May 3, 2004
Poem: "Metamorphosis," by May Sarton, from Collected Poems 1930-1993. © W.W. Norton and Co. Reprinted with permission.
Always it happens when we are not there--
The tree leaps up alive into the air,
Small open parasols of Chinese green
Wave on each twig. But who has ever seen
The latch sprung, the bud as it burst?
Spring always manages to get there first.
Lovers of wind, who will have been aware
Of a faint stirring in the empty air,
Look up one day through a dissolving screen
To find no star, but this multiplied green,
Shadow on shadow, singing sweet and clear.
Listen, lovers of wind, the leaves are here!
Literary and Historical Notes:
It's the birthday of Niccolo Machiavelli, born in Florence, Italy (1469). He was a prominent statesman, but in 1512 he was accused of conspiring against the government. Florence had just fallen into the hands of the Medicis, and Machiavelli was seen as a threat to their rule. He was tortured and imprisoned for three weeks, and then sent into exile. He went to live on his family farm and began writing a pamphlet to try to gain the favor of the Medici family. That pamphlet became his masterpiece, The Prince (1532), which is full of practical advice on how rulers can stay in power. Among other things, he advocated killing potential rebels, and said that it's better to be feared than to be loved.
Machiavelli has never had a good reputation. Shakespeare referred to him as "Murderous Machiavel," and others in the sixteenth century called him "Old Nick," a nickname for Satan. In 1827, poet and philosopher Lord Macaulay wrote that he doubted "whether any name in literary history be so generally odious." Twentieth-century philosopher Bertrand Russell called The Prince "a handbook for gangsters." Some people say Machiavelli was a big influence on dictators like Hitler and Stalin. Today, the word "Machiavellian" has come to mean "marked by cunning, duplicity or bad faith."
Machiavelli's main point in The Prince is that the most important task for a ruler is to keep his country secure and peaceful, using whatever means possible. Sometimes, this means doing things that most people would consider immoral, but Machiavelli said that that's just part of the job.
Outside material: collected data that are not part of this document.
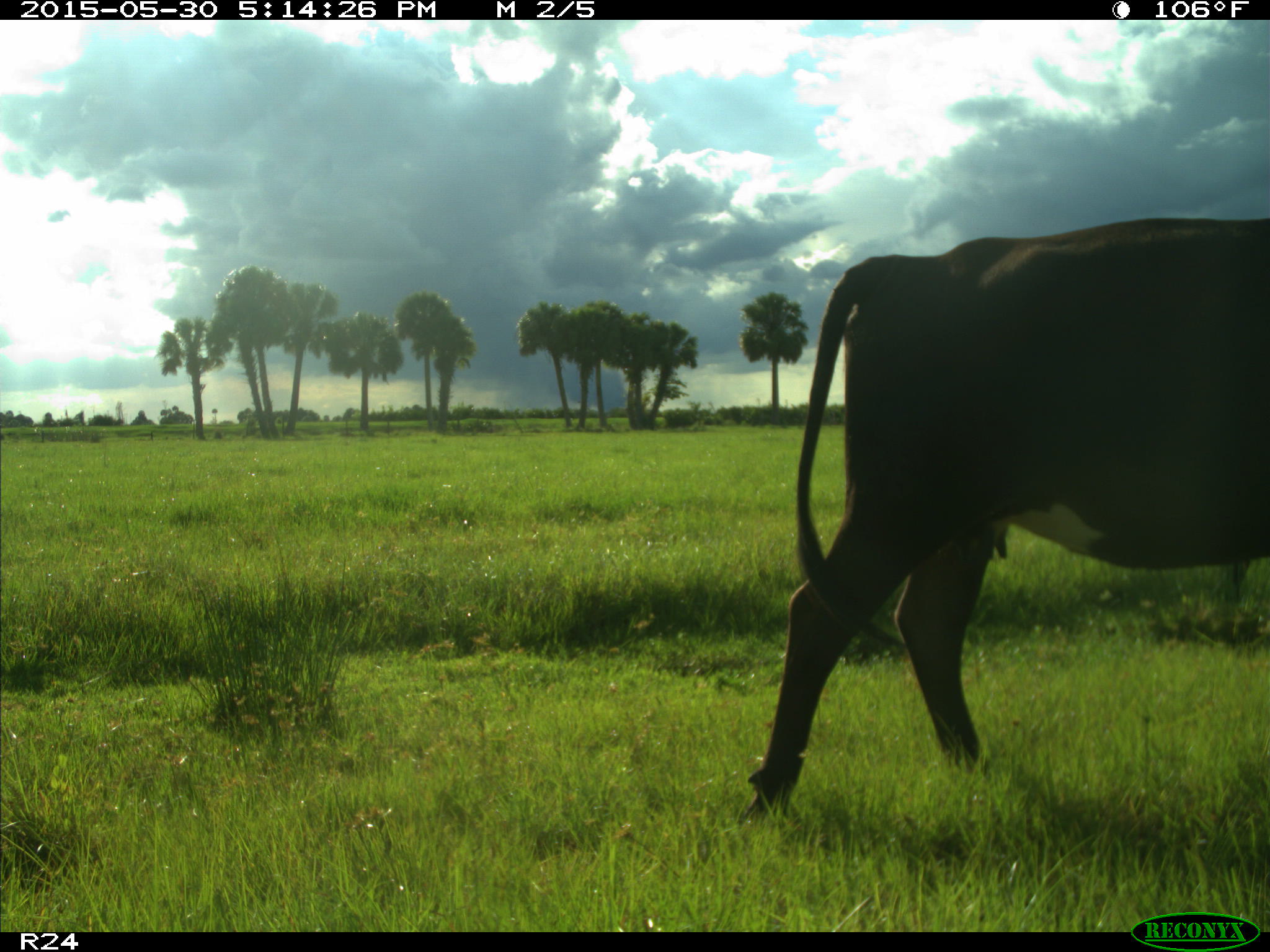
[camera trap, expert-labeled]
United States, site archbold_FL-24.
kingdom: Animalia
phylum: Chordata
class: Mammalia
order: Artiodactyla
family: Bovidae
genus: Bos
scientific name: Bos taurus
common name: domestic cow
He was cynical about human nature: he argued that it was natural for most people to be selfish, and so a great ruler has to accept that he lives in an immoral world. He wrote, "A man who might want to make a show of goodness in all things necessarily comes to ruin among so many who are not good. Because of this it is necessary for a prince, wanting to maintain himself, to learn how to be able to be not good and to use this and not use it according to necessity."
He also argued that most people value their property more than the lives of their friends and family, and so in some situations it's okay for rulers to kill their citizens, but it's almost never okay to take away their property. He wrote, "Men must be either pampered or crushed, because they can get revenge for small injuries, but not for grievous ones. So any injury a prince does a man should be of a kind where there is no fear of revenge."
Despite Machiavelli's hopes, The Prince didn't win over the Medicis. A few years later, a new republic was established in Italy, but his name had already become so associated with evil and violence that he wasn't able to get another government job for the rest of his life. He wrote two more books, and died in 1527.
It's the birthday of May Sarton, born Eleanor Marie Sarton in Wondelgem, Belgium (1912). She wrote more than fifty books in her lifetime, including novels, poetry collections, memoirs and journals. In 1929, she saw Eva Le Gallienne perform in The Cradle Song, and she fell in love with the theater. She got a scholarship to Vassar College, but instead of accepting it she went off to New York to work for Le Gallienne's Civic Repertory Theatre. She continued to write poetry while she was there, and when the theater closed in 1935 because of the Great Depression, she decided to abandon her dream of becoming an actress so she could focus on writing. Two year later, she published her first collection of poetry, Encounter in April (1937), and the following year she published her first novel, The Single Hound (1938).
It's the birthday of playwright and screenwriter William Inge, born in Independence, Kansas (1913). He wanted to be an actor from a very young age, but after he graduated from college he decided that he wasn't good enough and he became a teacher instead. He taught for over ten years; he kept a journal and occasionally wrote book and movie reviews for a newspaper, but he never considered himself a writer until he started going to plays in St. Louis in the mid-1940s. He thought he could write something better, and he decided he'd give it a shot. His first play was Farther Off From Heaven, produced in Dallas in 1947.
Three years later he had his first big hit, Come Back, Little Sheba (1950), about a cynical, alcoholic man and his wife, who fantasizes about her happy childhood and her lost beauty. Inge went on to write Picnic (1953), Although Bus Stop (1955) and The Dark at the Top of the Stairs (1957).
It's the birthday of songwriter and playwright Betty Comden, born in Brooklyn, New York (1915). She and Adolph Green had one of the longest-running collaborations in the history of Broadway. Together they wrote the lyrics for On the Town (1944), Wonderful Town (1953), Subways are for Sleeping (1961), Hallelujah, Baby (1967), and the movie Singin' in the Rain (1952).